Saturday, October 1, 2011

Who's gonna come around when you break?

    Life has a not so subtle way of reminding us of the important things we so easily forget, even if moving past them can be beneficial.
    I sit and I wait. I'm different//I'm not the same girl who used to stand strong when people did me wrong. My walls have a purpose. I've learned who to let through and who not, or so I thought. I've recently (very recently) been reminded why those walls exist..... why I'm so slow to trust people.
    I need to know whether or not I should invest my time, my energy, my heart into whatever this is. I'm fighting with myself. I'm torn between learning from past mistakes and having faith in you.
    I thought you were what I needed.
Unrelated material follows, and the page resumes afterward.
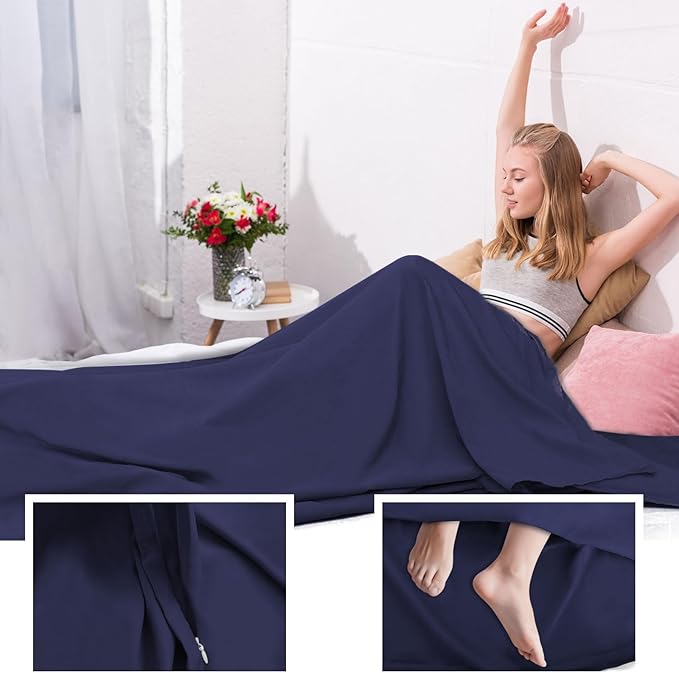 Sleeping Bag Liner,Travel Sheet & Adult Sleep Sack, Camping Sheets Travel Sleep Sack for Backpacking,Hotels & Hostels -Lightweight Single &Double Travel Sheet Camping Sheets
I thought you were going to be the missing piece.... at least for a while. Now, I'm not so sure.

    I'm tired of losing my smile. You're breaking my heart before you even had the chance to mend it. Please stop making me hate you. 

    I'm giving advice I can't follow. We're told that we learn from mistakes//by doing//by failing. Our mistakes? Our doing? Our failure? I don't ever seem to learn from my own past and the small, silly mistakes I make.... or seemingly small mistakes. Others have the opportunity to learn from them however, which brings us back to the advice. The advice I give is based solely on my own experiences and when I don't have the experience, I have nothing but a shoulder to offer.
    I'm starting to believe we fail so others can learn. For them to learn, we have to continue failing. Once they learn.... maybe we start to follow suit.


"Who's gonna pay attention to your dreams? Who's gonna plug your ears when you scream?.....Who's gonna hold you down when you shake? Who's gonna come around when you break?....You can't go on thinking nothing's wrong."